Step 2Mix moringa and curry leaves into the batter and add salt. Add a little water, if needed, to adjust the thickness of the batter to a pouring consistency.
Step 3To make the adai: Heat a dosa kal or a flat, cast-iron griddle on medium-high heat for 2 mins until very hot. Sprinkle some water on the surface. If it instantly sizzles and evaporates, your pan is ready. Add a few drops of oil to the pan. Using the flat side of a halved onion, spread the oil to grease the pan evenly.
Step 4Spoon ½ cup batter into the pan. Using the back of a round ladle or a big spoon, spread the batter in concentric circles by gently moving your wrist in a circular motion to create a roughly 8-inch wide, quarter inch, thick adai. With the pointy corner of a spatula, poke a tiny hole in the center. Drizzle a few drops of oil in the center and around the adai. Cook until the bottom browns. Flip to cook the other side.
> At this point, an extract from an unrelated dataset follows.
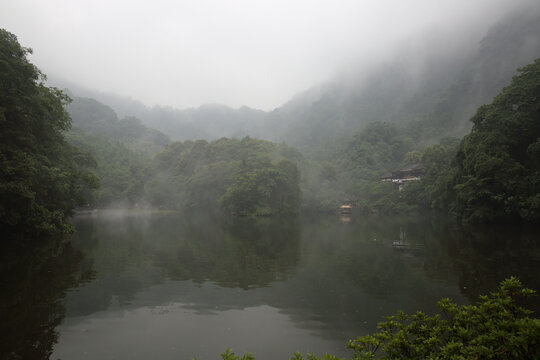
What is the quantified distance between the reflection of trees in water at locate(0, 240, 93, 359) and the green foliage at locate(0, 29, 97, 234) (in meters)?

Drizzle a few drops of oil on the adai. Cook for 30 seconds, then remove from the pan. Serve hot.
Step 5To make more adai, sprinkle water on the pan to bring the heat down, season with oil, and pour another ½ cup batter. Repeat until the batter is over or you have enough crepes. Store any leftover batter in the fridge in an airtight container for up to 3 days. Bring the batter to room temperature before using.